* [AIM]
Please rewrite the lines below with "camera" replaced by "viewer" everywhere and nothing else changed, leaving out the pictures.

* [INFORMATION SUPPLIED]
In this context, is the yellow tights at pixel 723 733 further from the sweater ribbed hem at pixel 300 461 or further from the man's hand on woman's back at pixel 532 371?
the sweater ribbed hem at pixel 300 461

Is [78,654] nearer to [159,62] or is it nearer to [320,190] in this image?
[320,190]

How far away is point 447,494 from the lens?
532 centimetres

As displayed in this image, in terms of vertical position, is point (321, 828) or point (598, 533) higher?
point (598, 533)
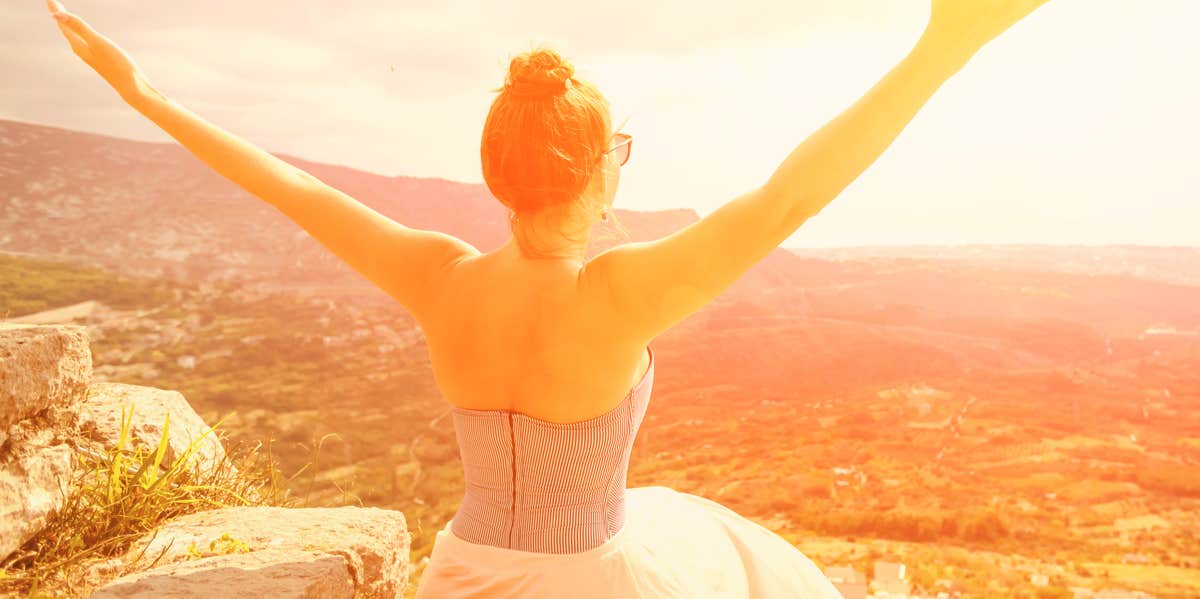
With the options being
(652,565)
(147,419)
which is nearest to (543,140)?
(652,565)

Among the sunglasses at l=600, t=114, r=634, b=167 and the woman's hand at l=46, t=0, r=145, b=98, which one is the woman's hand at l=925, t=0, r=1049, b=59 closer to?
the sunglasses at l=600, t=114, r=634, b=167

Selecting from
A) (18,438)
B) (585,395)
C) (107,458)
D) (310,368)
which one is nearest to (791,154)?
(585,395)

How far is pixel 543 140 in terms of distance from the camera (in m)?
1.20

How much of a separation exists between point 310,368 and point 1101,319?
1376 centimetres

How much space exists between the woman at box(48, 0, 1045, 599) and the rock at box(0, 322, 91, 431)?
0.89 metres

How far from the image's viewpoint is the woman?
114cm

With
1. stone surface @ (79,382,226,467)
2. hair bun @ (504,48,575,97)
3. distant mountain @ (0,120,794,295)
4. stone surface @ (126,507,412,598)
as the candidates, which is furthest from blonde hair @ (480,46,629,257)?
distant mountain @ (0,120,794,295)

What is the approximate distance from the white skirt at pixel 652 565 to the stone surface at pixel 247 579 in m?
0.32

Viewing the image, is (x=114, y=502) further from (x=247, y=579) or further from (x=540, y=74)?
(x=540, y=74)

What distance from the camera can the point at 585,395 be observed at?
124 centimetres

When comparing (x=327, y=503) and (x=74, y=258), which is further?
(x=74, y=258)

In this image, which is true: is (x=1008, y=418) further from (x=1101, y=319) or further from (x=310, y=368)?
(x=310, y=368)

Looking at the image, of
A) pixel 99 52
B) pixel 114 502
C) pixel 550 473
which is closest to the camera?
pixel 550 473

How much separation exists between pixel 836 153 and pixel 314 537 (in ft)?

* [EXERCISE RESULT]
In this context, is the yellow tights at pixel 723 733 further from the sweater ribbed hem at pixel 300 461 or further from the man's hand on woman's back at pixel 532 371?
the sweater ribbed hem at pixel 300 461

Is [78,654] nearer to [159,62] or is it nearer to [320,190] in this image?
[320,190]

How far away is point 447,494 from the lens?
532 centimetres

As displayed in this image, in terms of vertical position, is point (321, 828) or point (598, 533) higher?
point (598, 533)
With the options being
(652,565)
(147,419)
which is nearest to (543,140)?
(652,565)

Among the sunglasses at l=600, t=114, r=634, b=167 and the woman's hand at l=46, t=0, r=145, b=98, which one is the woman's hand at l=925, t=0, r=1049, b=59 closer to?
the sunglasses at l=600, t=114, r=634, b=167

Selecting from
A) (18,438)
B) (585,395)
C) (107,458)
D) (310,368)
which one is nearest to (791,154)?
(585,395)

How far is pixel 543 140 in terms of distance from the viewer (in m)?
1.20

How much of a separation exists between point 310,368 and point 1101,319?
1376 centimetres

How much space exists between the woman at box(48, 0, 1045, 599) and the rock at box(0, 322, 91, 431)?
0.89 metres

How far from the image's viewpoint is the woman?
114cm

With
1. stone surface @ (79,382,226,467)
2. hair bun @ (504,48,575,97)
3. distant mountain @ (0,120,794,295)
4. stone surface @ (126,507,412,598)
as the candidates, which is furthest from blonde hair @ (480,46,629,257)?
distant mountain @ (0,120,794,295)

What is the approximate distance from the white skirt at pixel 652 565 to the stone surface at pixel 247 579 in m?
0.32

Viewing the image, is (x=114, y=502) further from (x=247, y=579) or further from (x=540, y=74)?
(x=540, y=74)

What distance from the viewer can the point at 585,395 be observed at?
124 centimetres

When comparing (x=327, y=503) and (x=74, y=258), which is further?
(x=74, y=258)

In this image, which is true: is (x=1008, y=418) further from (x=1101, y=319) or further from (x=310, y=368)?
(x=310, y=368)

Looking at the image, of
A) pixel 99 52
B) pixel 114 502
C) pixel 550 473
which is closest to the viewer?
pixel 550 473

How much separation exists between pixel 836 153 and pixel 314 537 (in ft)?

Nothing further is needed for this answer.